L'un d'eux a toutefois déclaré "suspecter" que l'arrêt pour l'instant temporaire du trafic soit lié "aux tensions politiques" entre les autorités fédérales et l'administration au Tigré.

"Escalade militaire" 

Selon un journaliste à Mekele, joint au téléphone par l'AFP et qui a lui aussi requis l'anonymat, une "anxiété croissante" se ressent dans cette ville, capitale du Tigré.

Depuis plusieurs mois, la situation est tendue dans le nord de l'Ethiopie.
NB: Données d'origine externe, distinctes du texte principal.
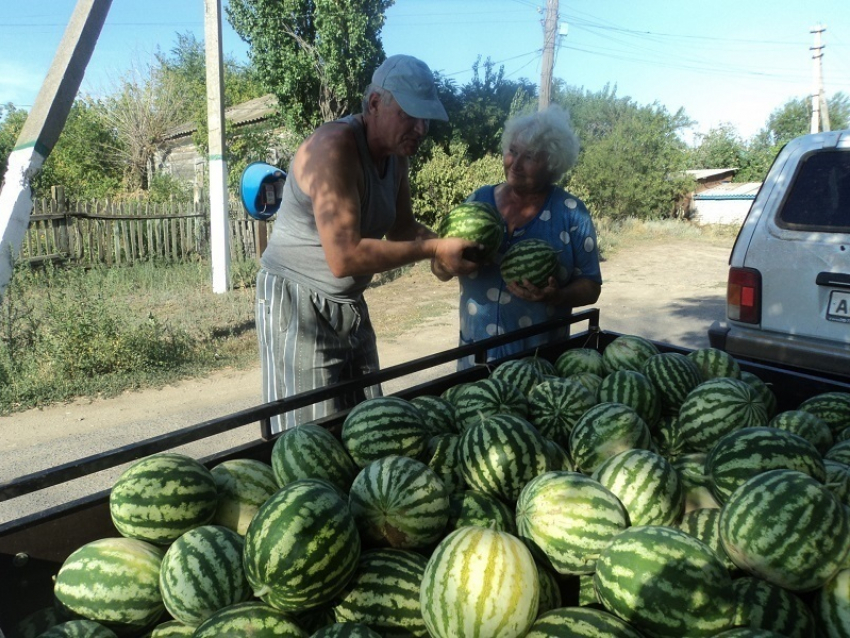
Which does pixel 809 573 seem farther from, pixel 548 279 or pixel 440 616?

Des forces amhara et érythréennes sont toujours présentes dans la région, en violation de l'accord de paix de Pretoria - auquel elles n'ont pas participé - qui prévoyait leur retrait.

Début 2025, le chef de l'administration intérimaire au Tigré, institution mise en place par Addis Abeba, avait été contraint de fuir Mekele, la capitale régionale, en raison de divisions croissantes au sein du TPLF.

Ce parti qui a dominé l'Ethiopie pendant presque trois décennies avant de se retrouver marginalisé après l'arrivée au pouvoir en 2018 du Premier ministre Abiy Ahmed et d'être aujourd'hui radié, est accusé par les autorités fédérales de s'être rapproché de l'Erythrée voisine.

Les relations entre les deux voisins de la Corne de l'Afrique, qui s'étaient réchauffées durant la guerre du Tigré, lorsque les troupes érythréennes avaient appuyé les forces fédérales éthiopiennes, sont de nouveau acrimonieuses, nourries de discours belliqueux, faisant planer le risque d'un nouveau conflit.

Pour Kjetil Tronvoll, professeur à Oslo New University College et spécialiste de la zone, cette confrontation entre forces fédérales et tigréennes "n'est pas surprenante". "Le risque d'une escalade militaire est grave, et il est possible que des forces non éthiopiennes viennent appuyer les forces tigréennes", a-t-il confié à l'AFP.